* TASK OBJECTIVE
Set down each record exactly. Omit the pictures.

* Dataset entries
╔══

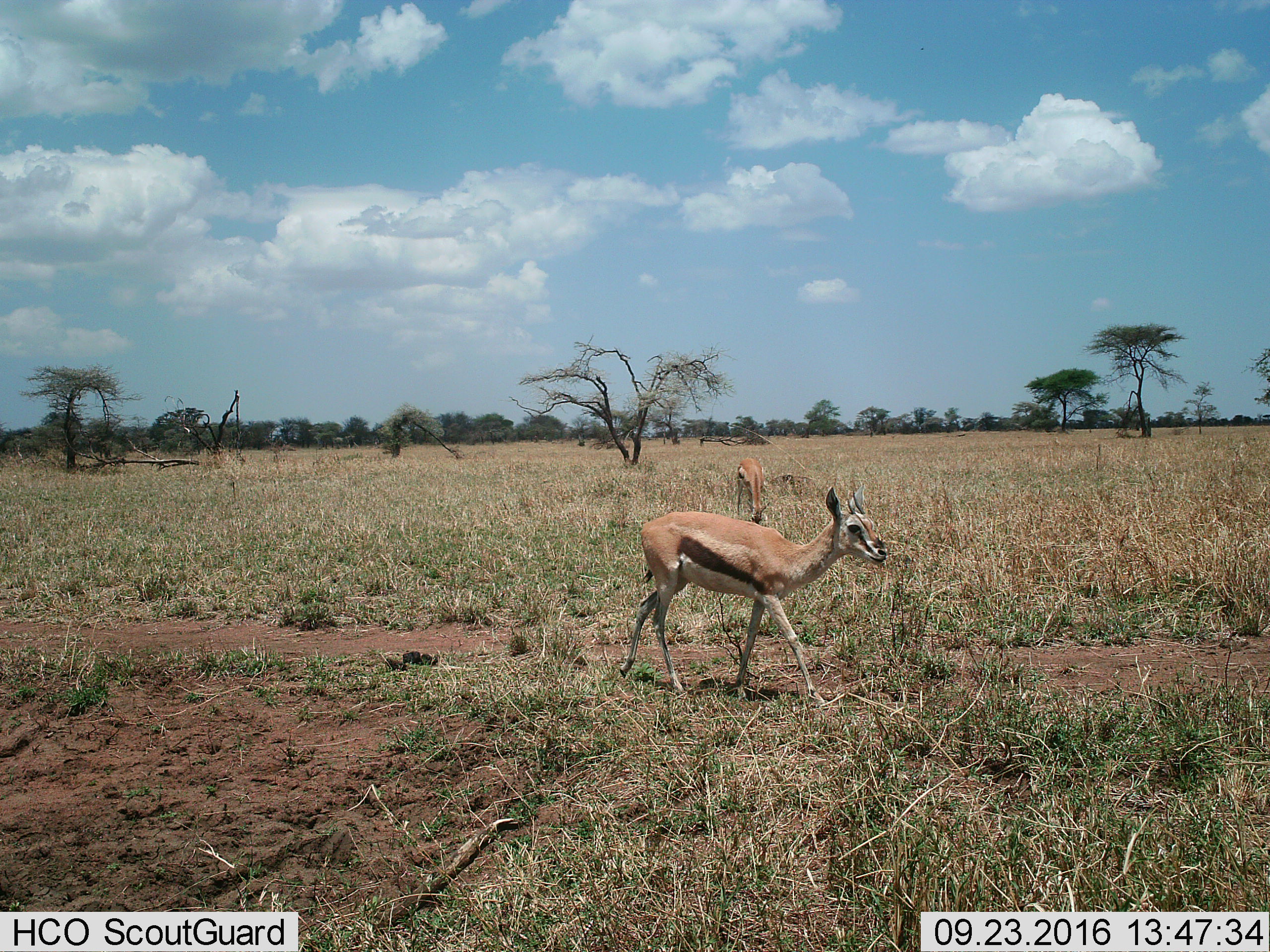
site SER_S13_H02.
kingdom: Animalia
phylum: Chordata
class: Mammalia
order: Artiodactyla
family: Bovidae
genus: Eudorcas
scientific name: Eudorcas thomsonii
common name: thomson's gazelle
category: gazellethomsons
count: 2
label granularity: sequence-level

╚══

* SOLUTION BELOW
site SER_S13_H02.
kingdom: Animalia
phylum: Chordata
class: Mammalia
order: Artiodactyla
family: Bovidae
genus: Eudorcas
scientific name: Eudorcas thomsonii
common name: thomson's gazelle
category: gazellethomsons
count: 2
label granularity: sequence-level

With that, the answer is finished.